District councils claim separate proposals for a single, unitary council for all of Oxfordshire, currently being developed by the county council, could jeopardise a devolution bid.

But that suggestion was rejected by county council leader Ian Hudspeth, pictured above.

He said: “I have always been clear that we can work on proposals for a unitary authority and for devolution at the same time.

“[The Government] has explicitly said that is possible.”

When asked if his council would back the devolution proposals, he said the issue of what planning powers the mayor would have remained “a big stumbling block”.

At present district councils have proposed the mayor and combined authority could create a non-statutory ‘spatial plan’ for Oxfordshire that would be considered when Local Plans – the blueprints for where development can take place in an area - were being drawn up.

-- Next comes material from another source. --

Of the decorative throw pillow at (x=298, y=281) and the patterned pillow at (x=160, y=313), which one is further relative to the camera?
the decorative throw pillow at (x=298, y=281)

But Mr Hudspeth said the mayor’s powers should go further. He said: “To make planning and transport work together properly, the mayor should have more influence over spatial planning.

“It cannot just be someone who is globetrotting all over the place, otherwise we are just adding another layer of local government and creating more confusion.”

The review produced by Oxford City Council’s scrutiny committee also called for a new way to overcome “deadlocks in strategic decision making” that had delayed progress on building new homes in the county.

The committee will meet to discuss the report on Thursday at 6pm in Oxford Town Hall, St Aldate’s.